Module 5: Memory and the Holocaust


Hernan Tesler-Mabé

Dr Tesler-Mabé is the Coordinator of the Vered Jewish Canadian Studies Program at the University of Ottawa and teaches in the departments of History, Modern Languages and Literature, and Classics and Religious Studies. His research centers on modern Jewish culture across the Diaspora, with a focus on the intersection of art, culture, and identity. Dr. Tesler-Mabé is also the President of the Association for Canadian Jewish Studies and a founding member of the University of Ottawa Holocaust Research group. His first monograph—Mahler’s Forgotten Conductor: Heinz Unger and his Search for Jewish Meaning, 1895-1965—was an exploration of a musician’s negotiation of his German Jewish identity and was awarded the 2020 Canadian Jewish Literary Award for Best Biography.

Marie-Catherine Allard

Marie-Catherine Allard is the project coordinator of the Hear Our Voices Project. She is also a PhD candidate in Cultural Mediations at Carleton University. Her dissertation, which is entitled “Reshaping Memory: Narrating the Kindertransport in Literature and Popular Culture,” focuses on the narratives of Karen Gershon, Ruth Barnett, and Josef Eisinger. In her work, she explores the ways in which the Kinders’ numerous retellings of their evacuation from one medium or literary genre to another foster the reconfiguration of their Kindertransport experience. Marie-Catherine has been awarded the Andras Memorial Award to support her research on the artistic representation of the Kindertransport, the rescue operation which allowed, before the outbreak of World War II, for the relocation of ten thousand children at risk of deportation from Austria, Germany, Czechoslovakia, and Danzig mainly to Great Britain.


A postcard with the portrait of Mordechai, Minka and Avrum Feigenbaum inside a Star of David surrounded by “ghetto” and “1940” in ribbons with a dove and olive branch in the bottom right as well as a vine and “Litzmannstadt” in the top left, which was the German name of the Lodz ghetto.
Celebrating Jewish holidays in the ghettos: The Feigenbaums’ Rosh Hashanah Card, Montreal Holocaust Museum.

“The challenge of imagining the Holocaust—not the anti-Semitic tactics which led up to it, but its apocalyptic end in the gas chambers and crematoria of the death camps—is a permanent one, and will indeed grow more difficult for future generations who will lack the advantage of hearing living voices confirm the details of the ordeal they survived. The only evidence we will have available then is the kind we depend on increasingly today: verbal and visual accounts which inspire the imagination to conjure up an unimaginable world.” 
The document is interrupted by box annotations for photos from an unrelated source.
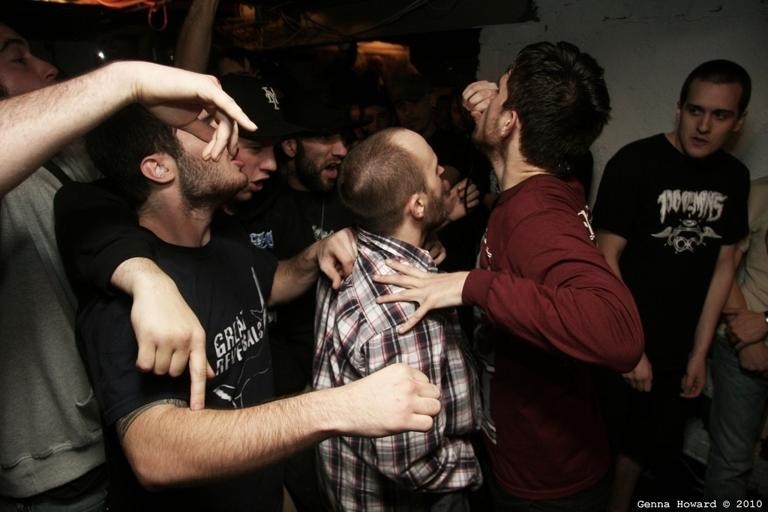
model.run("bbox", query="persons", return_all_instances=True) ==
[0,15,766,512]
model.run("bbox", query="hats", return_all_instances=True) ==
[284,81,372,137]
[217,70,290,146]
[391,74,431,102]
Langer, Lawrence L. “The Writer and the Holocaust Experience.” In The Holocaust: Ideology, Bureaucracy, and Genocide, edited by Henry Friedlander and Sybil Milton, 309-322 (Millwood, NY: Kraus International Publications, 1980), 312-313.


Introduction

Part One: Canada and the Holocaust

This module explores the topic of Memory and the Holocaust through a Canadian lens by using oral histories and archival materials. The first section focuses on Canada and the Holocaust in terms of Canadian involvement in World War II. What did joining the war mean to Canadians and how did the war relate to the Holocaust? What were the attitudes towards Jews at this time? This section also provides an introduction to the role of Jewish Canadians in the Canadian war effort. We then examine the story of the MS St. Louis as a case study to illustrate Canada’s response to the Jewish refugees fleeing Europe, as well as the experience of Jewish survivors who were turned away.

Part Two: Remembering and Commemorating the Holocaust

The second section focuses on the question of memory and commemoration. How did Canadians collectively commemorate the Holocaust?  How did survivors remember the Holocaust and how was their sharing those memories an act of commemoration? While you engage with this material, consider the significance of the relationship between memory and culture.